Crédit carte : Dailymail

Pour sévères et dures qu’aient été annoncées les sanctions réimposées par les USA envers l’Iran, le ton est descendu de plusieurs degrés, sans surprise, dès que le sujet du porte de Chabahar, construit par l’Inde au Sud-Est de la République Islamique, a été évoqué. Le département d’État a confirmé en début de semaine que les USA accordaient une exemption de sanctions à ce projet, ce qui a eu pour effet non seulement de faire tourner les regards vers l’importance de ce projet, mais également de souligner la nature toute particulière du partenariat stratégique indo-américain, suffisamment important pour que Washington le protège au détriment de l’efficacité de son régime de sanctions envers l’Iran. La raison en est la suivante : les USA comprennent les ramifications stratégiques à long terme qu’aura la réorientation des flux commerciaux internationaux de l’Afghanistan, qui s’éloigneront, de par l’existence de ce port, du Pakistan (et la Chine), et connecteront le marché mondial au travers du point d’accès de Chabahar. C’est bien pour cela que le chemin de fer qui devra relier le port et l’Afghanistan – qui n’a pas d’accès direct à la mer – est également couvert par cette exemption de sanctions.

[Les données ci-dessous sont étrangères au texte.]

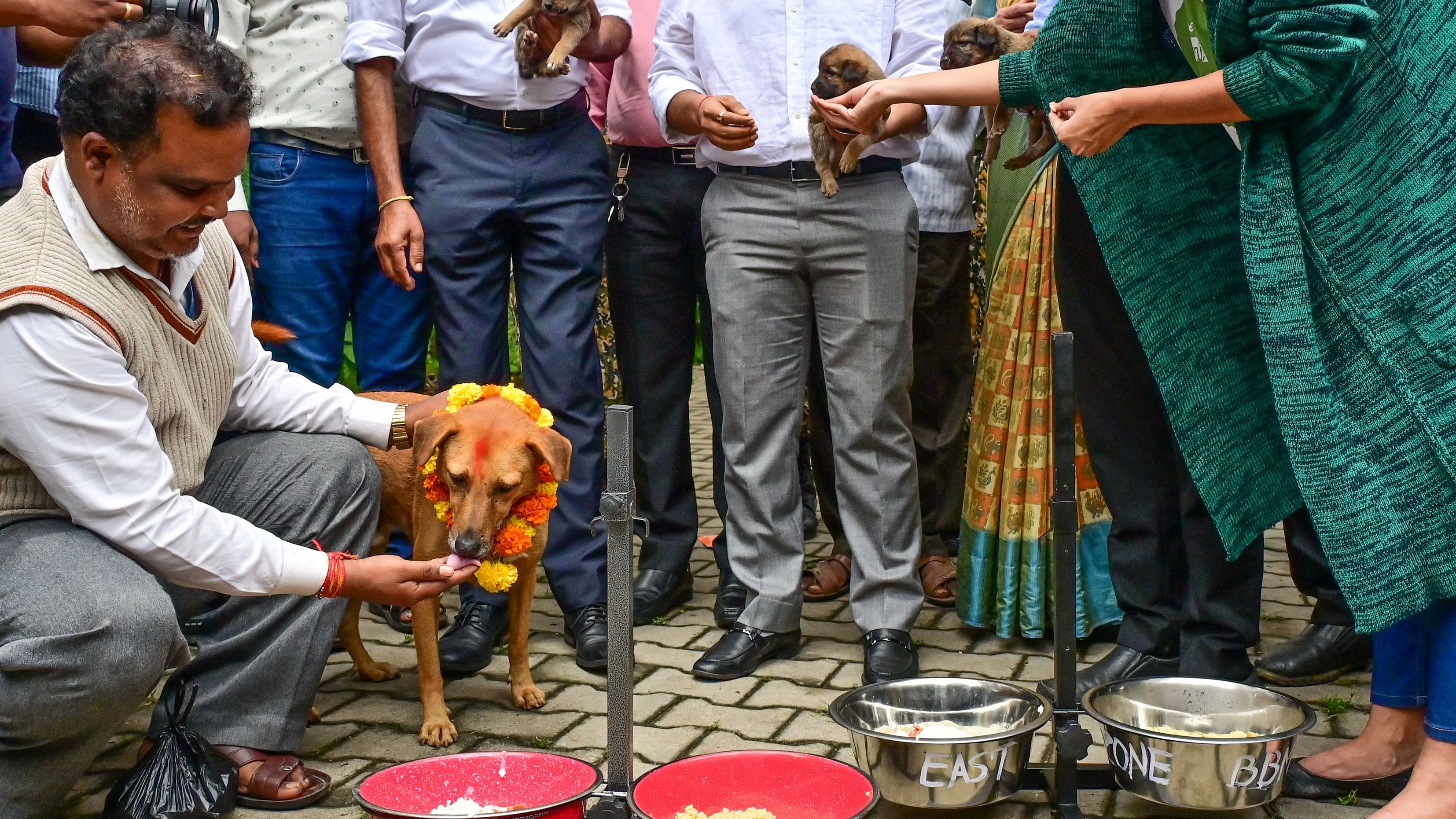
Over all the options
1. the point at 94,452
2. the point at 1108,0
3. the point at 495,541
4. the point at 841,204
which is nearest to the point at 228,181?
the point at 94,452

Entre la peste et le choléra

Les USA sont en perte d’influence en Afghanistan, non seulement sur le plan militaire – les talibans viennent de reprendre du terrain un peu partout dans le pays, mais encore sur le plan économique, avec des percées chinoises récentes sur ce territoire ; l’Amérique s’inquiète des possibles retombées politiques, si Pékin réussit à tisser de nouveaux réseaux de patronage avec l’élite de Kaboul, internationalement reconnue. Il deviendrait dès lors de plus en plus compliqué pour les USA d’empêcher un accord entre Kaboul et les talibans, accord dont les conditions pourraient être défavorables aux intérêts américains. C’est de là que vient l’intérêt de Washington à conserver un contrôle sur les administrations permanentes (« État profond ») afghanes, en matières militaire, de renseignement et diplomatique. La perspective d’accords d’affaires privilégiés avec la Chine constitue une perspective durable, en net contraste avec l’octroi de valises emplies de billets, si bien que les USA ont du très vite dessiner une solution, et ont compris qu’ils n’avaient d’autre choix que de s’appuyer sur leur nouvel allié indien.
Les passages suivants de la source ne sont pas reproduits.